La cour d'assises du Nord a commencé à juger lundi deux jeunes marginaux accusés d'avoir battu à mort un sexagénaire dans un parc fréquenté par des homosexuels en janvier 2008 à Cambrai, quelques heures après avoir agressé deux autres homosexuels au même endroit.
Kévin Boucher, 20 ans, et Cédric Thomasse, 28 ans, comparaissent devant la cour d'assises du Nord (photo) pour violences volontaires ayant entraîné la mort et vol en réunion, pour la victime décédée.

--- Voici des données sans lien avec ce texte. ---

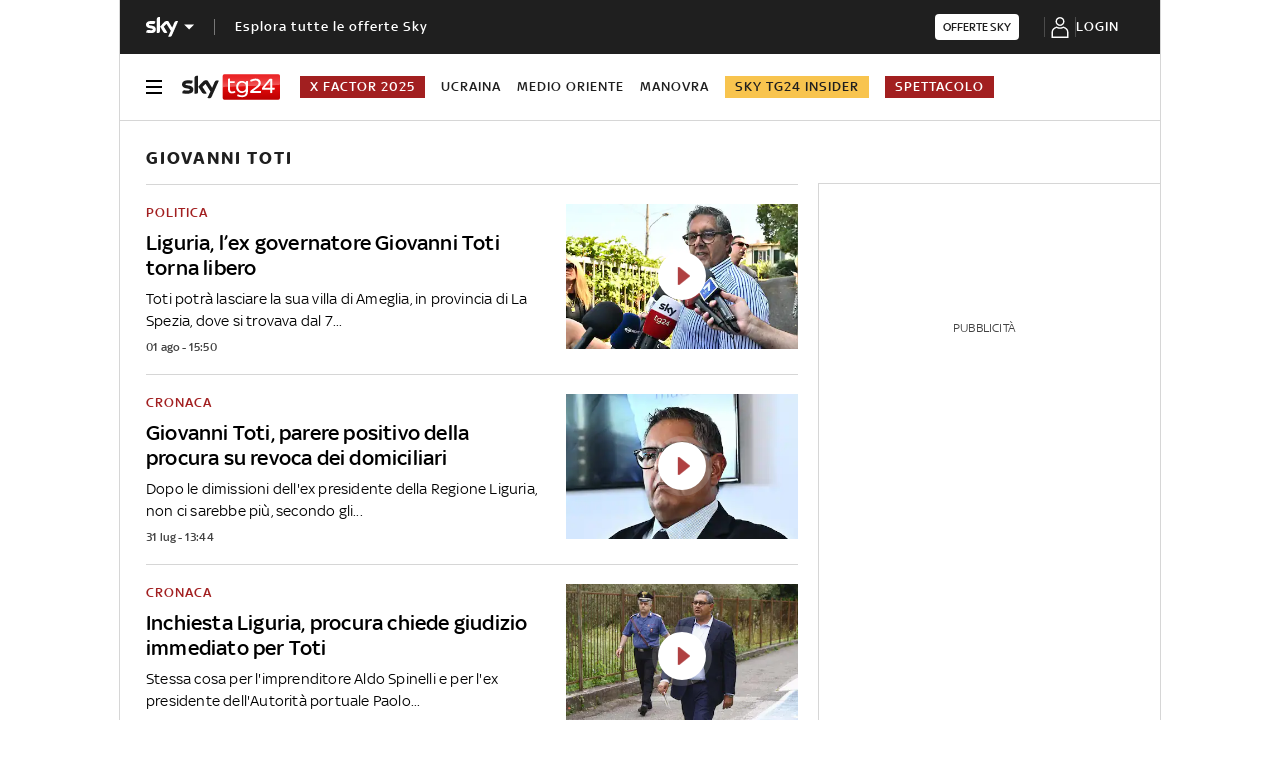

--- FILE ---
content_type: application/x-javascript;charset=utf-8
request_url: https://smetrics.sky.it/id?d_visid_ver=5.5.0&d_fieldgroup=A&mcorgid=1A124673527853290A490D45%40AdobeOrg&mid=91093971888363353372874769020769290292&ts=1766967939109
body_size: -37
content:
{"mid":"91093971888363353372874769020769290292"}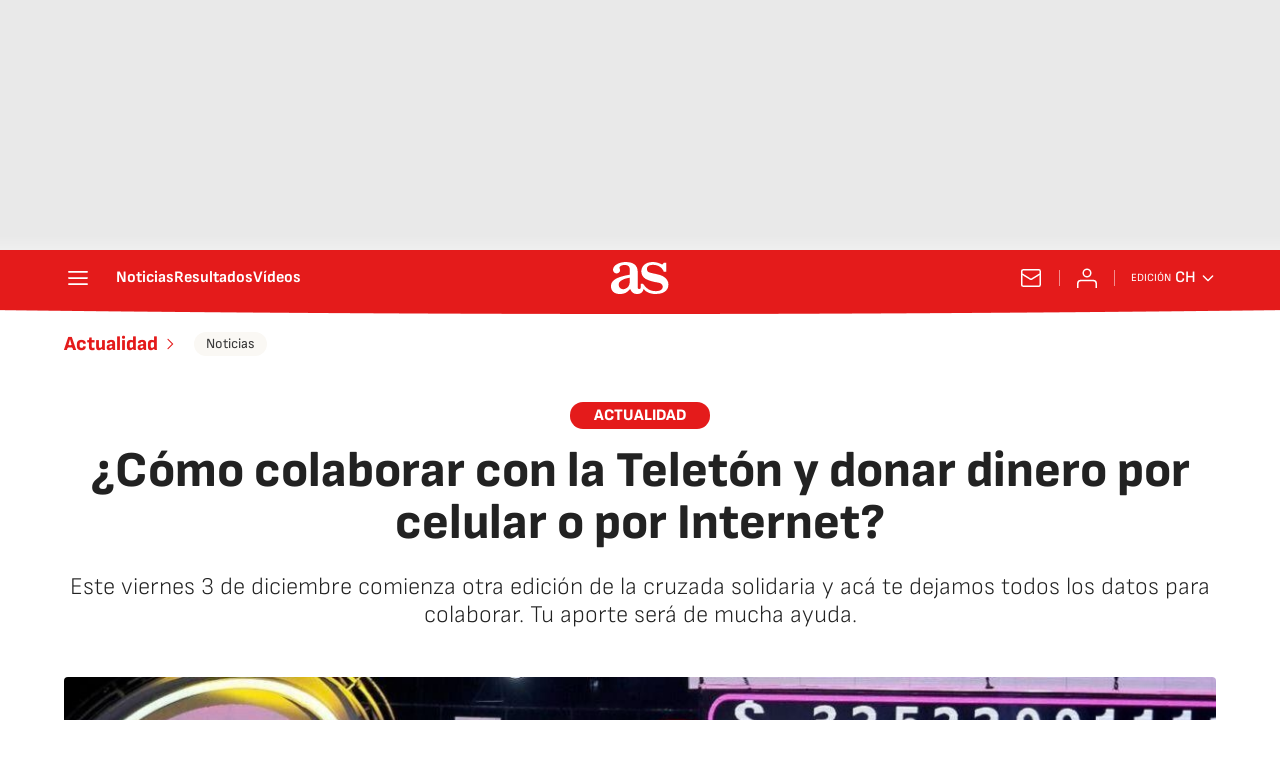

--- FILE ---
content_type: application/x-javascript;charset=utf-8
request_url: https://smetrics.as.com/id?d_visid_ver=5.4.0&d_fieldgroup=A&mcorgid=2387401053DB208C0A490D4C%40AdobeOrg&mid=19565789280178165992418450044206662015&ts=1769248756609
body_size: -39
content:
{"mid":"19565789280178165992418450044206662015"}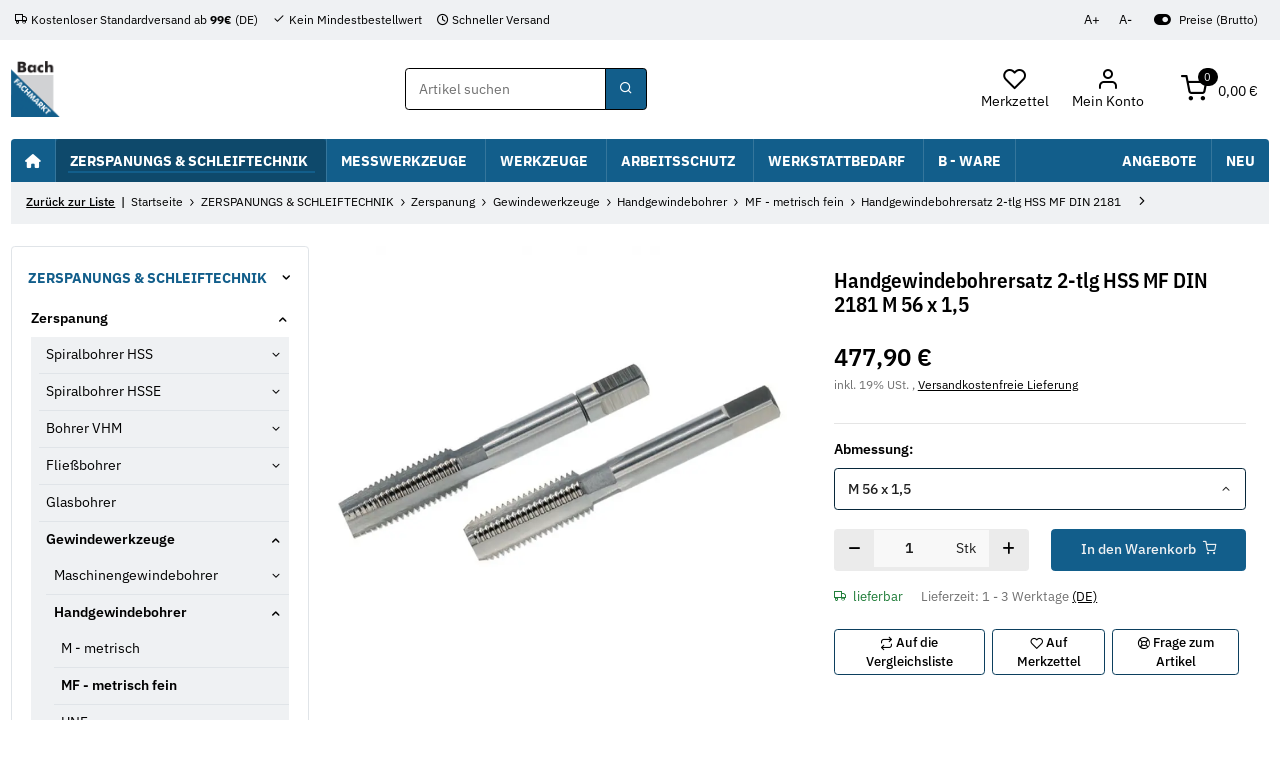

--- FILE ---
content_type: application/x-javascript; charset=utf-8
request_url: https://www.bachgmbh.de/asset/plugin_js_head?v=1.0.1&h=2adad6f90d93f801ef2d941732762d0b
body_size: 274
content:
(function($,config){"use strict";let $customerPriceModal;function selectPrices(val){let data={do:"selectPrices",token:config.token,val:val};if(val){data.val=val;}
$.post(config.priceswitcher.service,data).done(function(data){if(data.status==="ok"){if(themeartConfig.priceswitcher.modalActive){$customerPriceModal.modal("hide");}
location.reload();}});}
if(themeartConfig.priceswitcher.modalActive){$customerPriceModal=$("#customerPriceModal");function showModal(){$customerPriceModal.modal({backdrop:"static",keyboard:false});}
$(window).on("load",function(){if(!config.priceswitcher.selectedPrices){showModal();}});$(".select-prices").on("click",function(e){showModal();});$("#customerPriceModal .select-prices a").on("click",function(e){let val=$(this).data("prices");selectPrices(val);});}else{$(".select-prices").on("click",function(e){e.preventDefault();selectPrices();});}})(jQuery,themeartConfig);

Ils sont aussi jugés pour violences volontaires en réunion et en raison de l'orientation sexuelle des victimes pour la première agression.
Les deux hommes sont accusés d'avoir, le 19 janvier 2008, tué à coups de pied et de poings un sexagénaire dont le corps avait été retrouvé le lendemain matin dans un parc de Cambrai, connu pour être un lieu de rencontres homosexuelles.
Ils avaient été mis en examen pour homicide volontaire en raison de l'orientation sexuelle de la victime, mais les faits ont été requalifiés et le caractère homophobe du crime a été abandonné au profit de la thèse crapuleuse.
Le président de la cour a cependant toute liberté pour requalifier avant la fin des débats, selon le parquet.
Issus de milieux modestes, sans qualification ni profession, les coaccusés, qui se sont rencontrés dans un foyer d'hébergement, ont reconnu les agressions mais nié avoir agi par haine des homosexuels.
"Je n'ai rien contre eux", a déclaré à l'audience Cédric Thomasse, père de trois enfants, accusé par l'une des victimes de l'avoir frappée après lui avoir demandée: "Tu es pédé?".
La cour s'est essentiellement intéressée à la personnalité de Kévin Boucher, qui a révélé avoir subi, enfant, des violences sexuelles, et surtout avoué une relation sexuelle avec l'une des victimes.
"J'ai eu peur qu'il dise quelque chose. J'ai eu peur que Cédric sache que j'avais eu une relation sexuelle" avec un homme, a-t-il expliqué pour justifier ses violences.
"La question n'est pas de savoir si un auteur (de délit ou de crime) est homophobe mais de savoir s'il a commis un acte homophobe", a lancé Me Jean-Bernard Geoffroy au nom du Collectif contre l'homophobie, évoquant une possible "haine de soi" et un rejet de sa sexualité chez Kévin Boucher.